I needed 24/7 care, so I moved into Brian’s house, although we had only known each other for a few months. During my first night there, I looked in the mirror for the first time since before surgery. My face and arms were incredibly swollen, so we made our first of many trips to the emergency room. In the small, but scary emergency department of the Cleveland Clinic,the doctor told me I had SVC syndrome (superior vena cava syndrome). I had no clue what that was, so I turned to wikipedia and read this sentence: “Even with treatment, 99% of patients die within two and a half years.” Horrified, I decided that either the sentence was wrong or somehow that sentence didn’t apply to me.

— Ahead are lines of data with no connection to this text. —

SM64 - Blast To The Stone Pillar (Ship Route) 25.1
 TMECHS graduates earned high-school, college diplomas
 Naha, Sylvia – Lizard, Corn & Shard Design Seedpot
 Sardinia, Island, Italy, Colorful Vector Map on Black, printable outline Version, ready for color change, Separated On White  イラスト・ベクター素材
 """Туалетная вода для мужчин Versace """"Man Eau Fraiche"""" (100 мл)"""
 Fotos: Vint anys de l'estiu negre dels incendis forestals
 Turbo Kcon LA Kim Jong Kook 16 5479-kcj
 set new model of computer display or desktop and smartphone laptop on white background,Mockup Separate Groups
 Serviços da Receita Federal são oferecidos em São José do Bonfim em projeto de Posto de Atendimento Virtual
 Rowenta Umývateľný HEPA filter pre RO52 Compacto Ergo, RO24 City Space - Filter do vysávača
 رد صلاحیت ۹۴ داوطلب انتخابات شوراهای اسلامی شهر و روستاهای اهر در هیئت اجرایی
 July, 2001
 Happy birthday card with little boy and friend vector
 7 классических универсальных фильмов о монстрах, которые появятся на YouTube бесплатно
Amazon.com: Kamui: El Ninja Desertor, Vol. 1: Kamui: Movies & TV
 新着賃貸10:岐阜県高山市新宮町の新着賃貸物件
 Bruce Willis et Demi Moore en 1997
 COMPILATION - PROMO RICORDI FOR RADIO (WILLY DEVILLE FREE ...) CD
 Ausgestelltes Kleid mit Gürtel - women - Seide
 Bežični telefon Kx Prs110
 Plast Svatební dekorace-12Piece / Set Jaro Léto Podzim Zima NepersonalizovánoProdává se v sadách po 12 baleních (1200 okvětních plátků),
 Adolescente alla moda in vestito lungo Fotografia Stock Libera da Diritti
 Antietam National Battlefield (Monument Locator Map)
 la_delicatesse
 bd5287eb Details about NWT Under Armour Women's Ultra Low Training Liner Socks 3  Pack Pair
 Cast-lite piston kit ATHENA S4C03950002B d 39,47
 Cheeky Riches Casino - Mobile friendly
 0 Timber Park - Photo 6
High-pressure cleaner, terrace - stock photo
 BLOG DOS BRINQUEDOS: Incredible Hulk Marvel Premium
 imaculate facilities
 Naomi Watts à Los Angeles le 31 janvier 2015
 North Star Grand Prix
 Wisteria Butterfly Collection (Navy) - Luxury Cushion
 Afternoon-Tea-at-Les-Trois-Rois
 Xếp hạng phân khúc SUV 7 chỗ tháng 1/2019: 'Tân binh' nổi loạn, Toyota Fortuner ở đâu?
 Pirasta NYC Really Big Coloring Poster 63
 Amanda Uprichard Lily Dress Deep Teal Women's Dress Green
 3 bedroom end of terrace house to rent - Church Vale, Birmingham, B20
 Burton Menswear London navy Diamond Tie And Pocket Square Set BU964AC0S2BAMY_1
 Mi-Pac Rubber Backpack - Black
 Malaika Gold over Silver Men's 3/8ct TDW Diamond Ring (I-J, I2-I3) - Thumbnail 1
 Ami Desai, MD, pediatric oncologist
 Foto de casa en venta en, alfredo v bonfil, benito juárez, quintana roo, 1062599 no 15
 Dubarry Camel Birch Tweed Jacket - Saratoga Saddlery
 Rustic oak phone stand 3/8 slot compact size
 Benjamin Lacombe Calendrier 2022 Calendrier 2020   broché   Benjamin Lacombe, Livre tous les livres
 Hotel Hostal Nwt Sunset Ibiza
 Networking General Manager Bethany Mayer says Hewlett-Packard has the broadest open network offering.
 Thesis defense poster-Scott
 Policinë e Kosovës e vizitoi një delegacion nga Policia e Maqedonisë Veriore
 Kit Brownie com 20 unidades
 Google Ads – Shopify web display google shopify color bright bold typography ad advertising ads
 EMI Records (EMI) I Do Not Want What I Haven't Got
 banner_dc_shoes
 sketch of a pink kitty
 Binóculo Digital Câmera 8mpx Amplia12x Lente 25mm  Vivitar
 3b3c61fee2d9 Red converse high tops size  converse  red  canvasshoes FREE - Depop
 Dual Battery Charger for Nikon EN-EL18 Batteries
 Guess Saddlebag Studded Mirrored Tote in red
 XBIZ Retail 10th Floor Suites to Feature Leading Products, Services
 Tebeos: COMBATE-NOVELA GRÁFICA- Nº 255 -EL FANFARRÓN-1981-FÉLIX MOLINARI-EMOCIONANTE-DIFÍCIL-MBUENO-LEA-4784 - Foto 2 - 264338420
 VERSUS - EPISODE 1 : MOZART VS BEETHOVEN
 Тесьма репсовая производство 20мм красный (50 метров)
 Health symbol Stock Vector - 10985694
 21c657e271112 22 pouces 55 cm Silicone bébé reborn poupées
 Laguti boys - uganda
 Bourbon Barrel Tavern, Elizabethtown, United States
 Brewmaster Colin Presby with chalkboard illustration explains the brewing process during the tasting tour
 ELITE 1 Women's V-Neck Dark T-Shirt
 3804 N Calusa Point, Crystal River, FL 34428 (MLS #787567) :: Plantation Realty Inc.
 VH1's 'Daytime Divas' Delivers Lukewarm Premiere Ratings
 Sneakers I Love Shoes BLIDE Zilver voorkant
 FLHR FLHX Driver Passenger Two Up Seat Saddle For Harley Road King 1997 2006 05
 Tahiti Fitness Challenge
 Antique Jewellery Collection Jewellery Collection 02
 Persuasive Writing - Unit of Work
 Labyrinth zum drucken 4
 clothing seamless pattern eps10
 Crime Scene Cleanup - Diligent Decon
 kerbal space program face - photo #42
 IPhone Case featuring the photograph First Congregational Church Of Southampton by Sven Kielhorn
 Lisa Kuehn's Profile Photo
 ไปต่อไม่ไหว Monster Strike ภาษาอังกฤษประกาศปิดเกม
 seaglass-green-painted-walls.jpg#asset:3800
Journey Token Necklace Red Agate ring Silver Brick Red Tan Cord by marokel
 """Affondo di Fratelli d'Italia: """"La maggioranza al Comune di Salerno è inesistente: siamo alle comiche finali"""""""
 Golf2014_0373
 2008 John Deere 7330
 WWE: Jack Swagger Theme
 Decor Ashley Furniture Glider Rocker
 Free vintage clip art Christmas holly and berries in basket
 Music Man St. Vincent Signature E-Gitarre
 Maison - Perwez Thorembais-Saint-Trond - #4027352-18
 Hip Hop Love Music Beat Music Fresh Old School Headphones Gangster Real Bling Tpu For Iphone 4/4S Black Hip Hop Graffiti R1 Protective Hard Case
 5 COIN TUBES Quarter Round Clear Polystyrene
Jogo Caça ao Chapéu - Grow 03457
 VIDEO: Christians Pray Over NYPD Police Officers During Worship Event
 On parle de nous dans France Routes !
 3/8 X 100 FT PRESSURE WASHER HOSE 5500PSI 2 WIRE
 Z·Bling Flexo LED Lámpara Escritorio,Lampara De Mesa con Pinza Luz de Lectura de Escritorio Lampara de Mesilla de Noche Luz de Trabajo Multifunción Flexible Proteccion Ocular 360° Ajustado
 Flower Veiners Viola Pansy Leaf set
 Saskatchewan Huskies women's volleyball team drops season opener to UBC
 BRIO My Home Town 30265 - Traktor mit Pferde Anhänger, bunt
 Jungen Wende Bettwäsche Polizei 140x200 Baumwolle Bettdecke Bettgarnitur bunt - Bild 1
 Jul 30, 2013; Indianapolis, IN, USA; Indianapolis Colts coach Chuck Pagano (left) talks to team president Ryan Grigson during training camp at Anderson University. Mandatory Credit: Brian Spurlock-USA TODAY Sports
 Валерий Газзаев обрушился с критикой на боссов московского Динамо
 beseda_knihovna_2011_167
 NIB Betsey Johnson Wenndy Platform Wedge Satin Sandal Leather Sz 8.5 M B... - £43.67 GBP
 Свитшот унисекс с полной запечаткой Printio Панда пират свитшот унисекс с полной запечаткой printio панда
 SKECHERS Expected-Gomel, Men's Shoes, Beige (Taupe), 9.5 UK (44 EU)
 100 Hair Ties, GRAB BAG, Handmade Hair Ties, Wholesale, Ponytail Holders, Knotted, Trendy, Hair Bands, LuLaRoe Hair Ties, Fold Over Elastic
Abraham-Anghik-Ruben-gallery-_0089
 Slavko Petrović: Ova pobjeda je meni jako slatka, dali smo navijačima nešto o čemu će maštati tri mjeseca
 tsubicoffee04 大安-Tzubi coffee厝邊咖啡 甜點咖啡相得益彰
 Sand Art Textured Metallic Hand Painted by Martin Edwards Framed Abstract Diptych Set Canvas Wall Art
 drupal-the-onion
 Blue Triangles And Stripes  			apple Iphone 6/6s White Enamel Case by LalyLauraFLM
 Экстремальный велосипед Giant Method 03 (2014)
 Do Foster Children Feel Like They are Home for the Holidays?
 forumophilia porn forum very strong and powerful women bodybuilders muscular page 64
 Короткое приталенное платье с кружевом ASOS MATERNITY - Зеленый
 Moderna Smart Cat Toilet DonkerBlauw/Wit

I was admitted to the hospital for clots and was started on IV heparin, an anticoagulant. This initially also caused my throat to close as well, but we discovered if given EXTREMELY slowly, I didn’t have such an extreme reaction. A couple days later while still in the hospital, the pathology report came back with no definitive answer so I needed a second biopsy. The surgeons came into my room and told me they were going to try two more biopsy spots, but if those did not work, they were going to break open my ribcage to get to the tumor. I reluctantly agreed.
After surgery, I woke up with tubes coming out of EVERYWHERE, and both of my pecs were sliced, but I had no broken sternum! Evidently during surgery, my lungs collapsed, fluid collected around my heart, and my bladder became infected. Luckily, I improved, but the chest tube had to stay in for a while. Let me tell you, chest tubes are incredibly PAINFUL!!! I couldn’t really walk much, so I had a toilet next to my bed. The nurses would pull on my chest tube when trying to move, which caused excruciating pain. I basically timed my bathroom breaks around Brian who could lift me and place me on the toilet. My new boyfriend was now carrying me to the toilet, but when you’re in as much pain as I was in, that fact didn’t matter. Days later, it was finally time to remove the chest tube. The surgeon walked in and said, I’m going to remove this tube now and it is going to hurt. The nurse interrupted and said, give me a few minutes to give her pain medication. The surgeon said no, and promptly pulled it out of my chest. The physical pain for an instant was horrendous, but the lasting pain was mental. The doctor who couldn’t wait five minutes for me to be numbed made me grow to distrust and hate doctors. This was unfortunate since most of my friends were soon to be doctors.
Three weeks after my initial biopsy, the pathology report was finally in. CANCER: HODGKINS LYMPHOMA. I was relieved because everyday without a specific diagnosis, I was a day closer to death and now I could finally start the next phase of my life: CHEMOTHERAPY.